Loss of teeth is one of the many things that can greatly affect one’s self esteem. This is especially true for women. The loss of one tooth could easily destabilize the beauty of your smile and the rest of the teeth in the mouth. The remaining teeth often shift out of their alignment and become more prone to tooth decay and gum disease. The pains that accompany tooth loss are unexplainable. Coupled with menopausal symptoms, a menopausal woman suffering from tooth loss endures a lot. There has been a lot of research work going on to determine the relationship between tooth loss and menopause.
According to the revelations of researches conducted in more than 1000 women, around 300 women lost their teeth in the five year duration for which the research was conducted. This figure makes of 25 percent of women at risk of teeth loss. This was according to a study conducted and published in the Community Dentistry and Oral Epidemiology. The loss of teeth in these women was believed to have been caused by the hormonal changes that come with menopause. Other risk factors associated with tooth loss included; being overweight, smoking, diabetes and poor oral hygiene.

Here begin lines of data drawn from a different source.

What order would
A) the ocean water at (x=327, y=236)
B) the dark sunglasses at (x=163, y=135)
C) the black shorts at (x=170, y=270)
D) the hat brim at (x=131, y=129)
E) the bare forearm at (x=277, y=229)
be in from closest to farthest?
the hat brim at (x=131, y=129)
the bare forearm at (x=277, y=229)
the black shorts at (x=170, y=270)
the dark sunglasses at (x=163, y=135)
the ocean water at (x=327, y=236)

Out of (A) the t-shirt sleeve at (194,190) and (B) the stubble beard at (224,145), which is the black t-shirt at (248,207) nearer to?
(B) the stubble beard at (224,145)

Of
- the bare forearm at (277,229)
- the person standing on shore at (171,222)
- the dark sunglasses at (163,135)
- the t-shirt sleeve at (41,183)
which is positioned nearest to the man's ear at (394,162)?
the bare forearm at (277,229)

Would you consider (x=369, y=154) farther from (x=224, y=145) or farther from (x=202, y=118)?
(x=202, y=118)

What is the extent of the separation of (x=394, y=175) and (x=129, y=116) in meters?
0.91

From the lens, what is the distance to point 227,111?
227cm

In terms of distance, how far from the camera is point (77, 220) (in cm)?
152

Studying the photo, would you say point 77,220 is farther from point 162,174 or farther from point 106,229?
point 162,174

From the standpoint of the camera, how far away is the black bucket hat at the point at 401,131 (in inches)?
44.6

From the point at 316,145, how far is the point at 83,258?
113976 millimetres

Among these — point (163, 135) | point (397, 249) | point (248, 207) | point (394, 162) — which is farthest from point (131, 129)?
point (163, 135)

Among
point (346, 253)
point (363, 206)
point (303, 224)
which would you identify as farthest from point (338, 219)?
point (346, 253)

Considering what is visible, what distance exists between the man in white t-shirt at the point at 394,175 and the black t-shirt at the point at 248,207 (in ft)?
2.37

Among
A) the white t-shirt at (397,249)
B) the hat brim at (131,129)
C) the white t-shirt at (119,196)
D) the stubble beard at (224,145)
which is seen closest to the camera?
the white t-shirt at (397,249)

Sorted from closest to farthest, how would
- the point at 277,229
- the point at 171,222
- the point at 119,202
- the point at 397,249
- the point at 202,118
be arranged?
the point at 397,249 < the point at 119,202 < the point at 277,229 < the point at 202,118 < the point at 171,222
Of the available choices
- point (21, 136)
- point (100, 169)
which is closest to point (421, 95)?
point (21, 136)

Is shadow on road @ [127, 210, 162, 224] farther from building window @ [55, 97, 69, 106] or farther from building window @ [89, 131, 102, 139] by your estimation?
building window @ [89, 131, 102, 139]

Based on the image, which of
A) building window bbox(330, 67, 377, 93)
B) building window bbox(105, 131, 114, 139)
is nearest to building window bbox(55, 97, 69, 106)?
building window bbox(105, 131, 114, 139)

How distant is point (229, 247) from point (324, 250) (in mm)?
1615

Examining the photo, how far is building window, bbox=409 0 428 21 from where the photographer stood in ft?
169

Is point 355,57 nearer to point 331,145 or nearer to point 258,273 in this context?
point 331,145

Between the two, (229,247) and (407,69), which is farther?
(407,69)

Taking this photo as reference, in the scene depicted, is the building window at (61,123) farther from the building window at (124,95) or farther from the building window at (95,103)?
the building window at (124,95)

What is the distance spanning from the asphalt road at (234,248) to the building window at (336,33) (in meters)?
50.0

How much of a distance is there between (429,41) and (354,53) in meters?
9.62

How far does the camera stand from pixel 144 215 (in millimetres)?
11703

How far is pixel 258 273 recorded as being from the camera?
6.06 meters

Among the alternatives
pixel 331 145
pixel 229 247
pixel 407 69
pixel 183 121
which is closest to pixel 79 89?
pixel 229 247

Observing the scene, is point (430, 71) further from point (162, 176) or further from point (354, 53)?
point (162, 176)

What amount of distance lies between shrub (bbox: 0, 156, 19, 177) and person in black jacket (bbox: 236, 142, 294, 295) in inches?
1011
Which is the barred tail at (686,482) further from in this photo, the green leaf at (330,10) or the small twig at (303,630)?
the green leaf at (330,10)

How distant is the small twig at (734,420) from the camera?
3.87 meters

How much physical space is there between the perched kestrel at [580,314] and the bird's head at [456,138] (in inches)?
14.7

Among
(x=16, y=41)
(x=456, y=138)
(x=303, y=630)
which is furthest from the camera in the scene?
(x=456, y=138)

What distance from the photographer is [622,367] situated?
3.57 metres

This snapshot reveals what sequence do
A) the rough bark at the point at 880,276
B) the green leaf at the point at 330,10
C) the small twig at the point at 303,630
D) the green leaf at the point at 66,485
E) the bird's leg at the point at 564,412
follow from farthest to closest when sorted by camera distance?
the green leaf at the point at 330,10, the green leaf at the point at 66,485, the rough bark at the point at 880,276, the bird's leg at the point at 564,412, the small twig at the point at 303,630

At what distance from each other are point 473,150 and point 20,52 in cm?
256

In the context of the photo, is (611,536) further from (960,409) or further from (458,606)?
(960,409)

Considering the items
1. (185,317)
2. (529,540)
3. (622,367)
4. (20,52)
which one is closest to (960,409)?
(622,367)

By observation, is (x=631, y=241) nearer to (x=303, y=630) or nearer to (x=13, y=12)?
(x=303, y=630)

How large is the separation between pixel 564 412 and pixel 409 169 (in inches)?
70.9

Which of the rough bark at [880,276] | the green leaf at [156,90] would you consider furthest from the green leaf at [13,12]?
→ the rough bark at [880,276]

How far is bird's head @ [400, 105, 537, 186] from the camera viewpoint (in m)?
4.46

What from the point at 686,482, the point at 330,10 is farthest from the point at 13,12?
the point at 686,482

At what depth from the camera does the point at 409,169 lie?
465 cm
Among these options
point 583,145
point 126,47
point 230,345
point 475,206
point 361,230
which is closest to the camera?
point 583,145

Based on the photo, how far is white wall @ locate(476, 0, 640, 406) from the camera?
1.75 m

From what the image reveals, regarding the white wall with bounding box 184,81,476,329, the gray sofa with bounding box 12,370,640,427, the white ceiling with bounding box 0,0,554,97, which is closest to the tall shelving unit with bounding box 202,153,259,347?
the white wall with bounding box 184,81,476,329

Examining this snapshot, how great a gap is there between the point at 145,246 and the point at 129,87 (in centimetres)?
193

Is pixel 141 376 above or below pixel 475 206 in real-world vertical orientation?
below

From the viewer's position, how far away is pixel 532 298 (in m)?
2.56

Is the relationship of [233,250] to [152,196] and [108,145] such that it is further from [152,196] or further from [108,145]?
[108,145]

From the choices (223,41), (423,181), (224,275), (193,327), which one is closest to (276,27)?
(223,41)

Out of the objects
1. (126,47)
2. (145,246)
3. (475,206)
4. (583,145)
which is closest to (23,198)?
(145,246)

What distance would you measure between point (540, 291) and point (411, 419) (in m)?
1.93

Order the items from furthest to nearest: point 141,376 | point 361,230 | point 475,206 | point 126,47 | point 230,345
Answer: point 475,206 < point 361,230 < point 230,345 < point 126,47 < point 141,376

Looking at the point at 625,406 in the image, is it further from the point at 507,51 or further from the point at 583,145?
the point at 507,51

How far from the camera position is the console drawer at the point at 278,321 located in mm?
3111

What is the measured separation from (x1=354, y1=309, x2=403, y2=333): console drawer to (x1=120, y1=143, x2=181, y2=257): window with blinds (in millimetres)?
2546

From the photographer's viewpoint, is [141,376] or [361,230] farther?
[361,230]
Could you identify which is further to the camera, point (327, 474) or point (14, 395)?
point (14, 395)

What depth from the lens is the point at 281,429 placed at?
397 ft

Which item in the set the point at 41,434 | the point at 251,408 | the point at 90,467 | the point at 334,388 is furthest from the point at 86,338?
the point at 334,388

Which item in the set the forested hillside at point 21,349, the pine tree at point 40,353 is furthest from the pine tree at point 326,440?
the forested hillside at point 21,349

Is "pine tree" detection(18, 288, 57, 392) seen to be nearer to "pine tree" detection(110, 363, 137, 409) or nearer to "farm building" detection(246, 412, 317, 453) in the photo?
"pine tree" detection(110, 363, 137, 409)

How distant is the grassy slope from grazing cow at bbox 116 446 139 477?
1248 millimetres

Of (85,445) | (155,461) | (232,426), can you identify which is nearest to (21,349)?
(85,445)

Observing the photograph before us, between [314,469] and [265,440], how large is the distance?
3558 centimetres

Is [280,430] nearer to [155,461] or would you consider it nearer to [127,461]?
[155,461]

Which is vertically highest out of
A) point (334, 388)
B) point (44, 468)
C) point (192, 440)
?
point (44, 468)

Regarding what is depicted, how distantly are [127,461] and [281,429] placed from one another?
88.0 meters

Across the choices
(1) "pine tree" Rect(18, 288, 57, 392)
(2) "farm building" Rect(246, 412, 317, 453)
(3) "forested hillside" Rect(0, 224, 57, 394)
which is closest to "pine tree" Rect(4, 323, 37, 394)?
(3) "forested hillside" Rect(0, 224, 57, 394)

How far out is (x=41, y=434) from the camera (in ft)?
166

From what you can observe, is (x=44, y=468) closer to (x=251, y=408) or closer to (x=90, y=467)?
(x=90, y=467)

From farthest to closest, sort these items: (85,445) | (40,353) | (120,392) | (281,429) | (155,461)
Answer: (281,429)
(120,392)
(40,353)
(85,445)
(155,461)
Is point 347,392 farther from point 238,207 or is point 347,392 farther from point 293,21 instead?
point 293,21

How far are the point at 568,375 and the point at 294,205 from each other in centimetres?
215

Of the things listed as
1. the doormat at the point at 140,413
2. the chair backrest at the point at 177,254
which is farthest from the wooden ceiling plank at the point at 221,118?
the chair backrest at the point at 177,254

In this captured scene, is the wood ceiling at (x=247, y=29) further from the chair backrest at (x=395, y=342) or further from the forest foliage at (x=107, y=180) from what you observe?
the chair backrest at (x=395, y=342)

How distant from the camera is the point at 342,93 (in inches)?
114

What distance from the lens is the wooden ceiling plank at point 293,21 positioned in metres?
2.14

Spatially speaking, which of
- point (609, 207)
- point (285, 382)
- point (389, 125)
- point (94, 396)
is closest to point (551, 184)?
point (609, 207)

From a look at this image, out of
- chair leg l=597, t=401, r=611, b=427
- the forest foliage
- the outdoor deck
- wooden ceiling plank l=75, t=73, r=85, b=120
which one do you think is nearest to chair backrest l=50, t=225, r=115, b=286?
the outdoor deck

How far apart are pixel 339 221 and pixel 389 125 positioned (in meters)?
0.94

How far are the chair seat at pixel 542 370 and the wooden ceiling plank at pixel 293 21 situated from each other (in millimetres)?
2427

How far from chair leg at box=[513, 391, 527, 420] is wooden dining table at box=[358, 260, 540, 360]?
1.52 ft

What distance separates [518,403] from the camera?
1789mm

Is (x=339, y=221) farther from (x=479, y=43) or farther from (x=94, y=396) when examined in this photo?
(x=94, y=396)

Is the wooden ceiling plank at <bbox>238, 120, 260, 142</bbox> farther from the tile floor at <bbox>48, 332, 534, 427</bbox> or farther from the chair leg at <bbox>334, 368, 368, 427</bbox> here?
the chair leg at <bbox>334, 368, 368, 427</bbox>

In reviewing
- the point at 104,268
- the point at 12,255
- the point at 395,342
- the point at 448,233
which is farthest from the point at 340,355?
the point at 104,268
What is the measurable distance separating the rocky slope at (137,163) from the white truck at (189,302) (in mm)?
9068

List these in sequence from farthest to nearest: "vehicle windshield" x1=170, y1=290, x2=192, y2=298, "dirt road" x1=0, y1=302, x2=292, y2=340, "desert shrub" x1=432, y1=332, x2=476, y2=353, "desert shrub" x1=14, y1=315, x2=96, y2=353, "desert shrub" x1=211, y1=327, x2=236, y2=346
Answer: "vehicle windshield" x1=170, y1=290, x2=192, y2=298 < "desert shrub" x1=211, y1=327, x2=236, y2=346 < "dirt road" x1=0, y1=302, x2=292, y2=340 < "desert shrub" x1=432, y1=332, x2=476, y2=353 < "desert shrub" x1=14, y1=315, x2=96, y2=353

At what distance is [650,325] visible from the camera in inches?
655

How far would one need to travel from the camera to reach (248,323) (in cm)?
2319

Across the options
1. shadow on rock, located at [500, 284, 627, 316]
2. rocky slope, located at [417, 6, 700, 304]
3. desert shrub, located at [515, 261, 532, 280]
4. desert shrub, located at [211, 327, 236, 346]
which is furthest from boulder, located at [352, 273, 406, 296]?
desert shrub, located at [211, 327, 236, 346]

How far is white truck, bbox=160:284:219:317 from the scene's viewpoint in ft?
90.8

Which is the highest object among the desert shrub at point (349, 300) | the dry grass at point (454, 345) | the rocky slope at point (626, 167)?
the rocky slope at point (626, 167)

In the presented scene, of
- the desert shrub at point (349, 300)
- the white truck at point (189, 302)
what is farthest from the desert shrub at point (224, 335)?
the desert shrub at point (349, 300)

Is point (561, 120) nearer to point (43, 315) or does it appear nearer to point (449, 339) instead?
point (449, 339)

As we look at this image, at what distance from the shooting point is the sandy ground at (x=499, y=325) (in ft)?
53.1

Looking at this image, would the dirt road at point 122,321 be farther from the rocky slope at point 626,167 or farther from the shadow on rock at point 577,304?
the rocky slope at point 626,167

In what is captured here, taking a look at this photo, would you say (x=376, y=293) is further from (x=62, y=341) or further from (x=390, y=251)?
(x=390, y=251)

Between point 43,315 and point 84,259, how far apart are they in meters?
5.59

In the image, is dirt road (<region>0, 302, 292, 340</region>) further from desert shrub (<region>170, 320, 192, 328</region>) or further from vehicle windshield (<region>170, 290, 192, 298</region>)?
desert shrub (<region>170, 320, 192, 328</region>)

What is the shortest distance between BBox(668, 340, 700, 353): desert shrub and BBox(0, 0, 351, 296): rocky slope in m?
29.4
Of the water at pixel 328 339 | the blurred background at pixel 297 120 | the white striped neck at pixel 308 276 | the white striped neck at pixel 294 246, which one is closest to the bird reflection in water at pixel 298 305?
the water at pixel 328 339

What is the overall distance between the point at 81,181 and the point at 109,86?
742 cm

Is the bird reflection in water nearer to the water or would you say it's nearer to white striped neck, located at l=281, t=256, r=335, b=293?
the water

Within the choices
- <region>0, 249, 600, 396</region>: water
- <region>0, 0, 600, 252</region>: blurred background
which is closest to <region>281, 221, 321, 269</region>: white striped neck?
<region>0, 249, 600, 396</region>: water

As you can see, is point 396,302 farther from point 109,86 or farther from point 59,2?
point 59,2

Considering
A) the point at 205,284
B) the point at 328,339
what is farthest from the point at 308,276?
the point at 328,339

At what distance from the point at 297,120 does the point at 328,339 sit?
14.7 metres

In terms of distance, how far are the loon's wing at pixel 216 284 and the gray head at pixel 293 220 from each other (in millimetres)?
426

The symptoms of teeth loss include;
- A sharp pain in the teeth when taking cold or hot substances
- A continuous excruciating pain
- Tooth decay
- Swelling of gums that could be red and
- Final removal of teeth among other symptoms
There are several causes of tooth loss. Congenital absence where the milk teeth lack replacement and trauma where one could undergo physical injury that leaves them toothless are some of the symptoms for tooth loss. But the leading cause of tooth loss has been said to be dental diseases (periodontal disease). This is an infection that is localized to the gums and the supporting structures for teeth. With the effect on the gums and supporting structures, the teeth may fall out or the infection could easily lead to tooth extraction.
Why Menopause Causes Tooth Loss
During menopause, the levels of estrogen decline systematically. This could lead to systematic loss of teeth.
Recently studies have tried to link tooth loss with the declining estrogen levels in women especially at post-menopausal stages of their lives. Just like declining estrogen levels lead to loss in born density and osteoporosis, the same effect could lead to tooth loss.
Statistics indicate that for every 1% decrease in the bone mineral density for the whole body per year, there is likely to be more than four times risk for tooth loss. In fact, according to research, women with severe osteoporosis were three times at risk of having fewer teeth compared to their healthy counterparts within the same age range.
Periodontitis has been said to be the leading cause for tooth loss. The susceptibility for periodontitis is said to increase with and after menopause.
These studies seem to confirm that there is a relationship between declining estrogen levels and tooth loss.
Teeth Loss and Hormonal Changes
Research done on menopausal women produced the following findings;
Postmenopausal women deficient in estrogen were reported to have more sites with increased net loss of alveolar bone density with each follow-up visit while patients with sufficient estrogen levels were reported not to have lost any bone density during the one year period.
*All individuals are unique. Your results can and will vary.
Even with supportive periodontal therapy, women with low estrogen levels were still reported to having lost their bone density.
In a three year randomized trial, estrogen replacement therapy was said to have improved bone density in postmenopausal women. In another study women on estrogen hormone therapy were found to have more teeth than those who were not on hormone therapy.
Risk Factors for Tooth loss
The following are the risk factors for tooth loss;
- Diabetes and
- Heart disease among others
Prevention and medication
Most doctors administer a biphosphate drug for tooth related ailments. Doctors should also be open to the fact that menopause could be the cause for tooth loss and administer hormonal therapy to complement their treatment.
Menopausal women often have a choice in maintaining good oral hygiene that will protect them from tooth loss. Here are a number of measures that a menopausal woman and every other woman would take to ensure they are safeguarded against tooth loss.
- Regular Visits to the Dentists. Regular visits to the dentist ensure that your dentine receives proper care. There are areas of your teeth that a tooth brush may not reach; professional cleaning will ensure that there is no chance of infection and decay.
- Maximum Oral Hygiene. Brushing after every meal and flossing daily are a must for maintain maximum oral cleanliness.
- Change of Tooth Brush. It is recommended that a tooth brush is used three to four months.
- Maintain a Balanced Diet
- Avoid Smoking
Tooth loss has affected many women, it is important that every woman takes precaution and takes proper care of their oral hygiene to avoid tooth loss.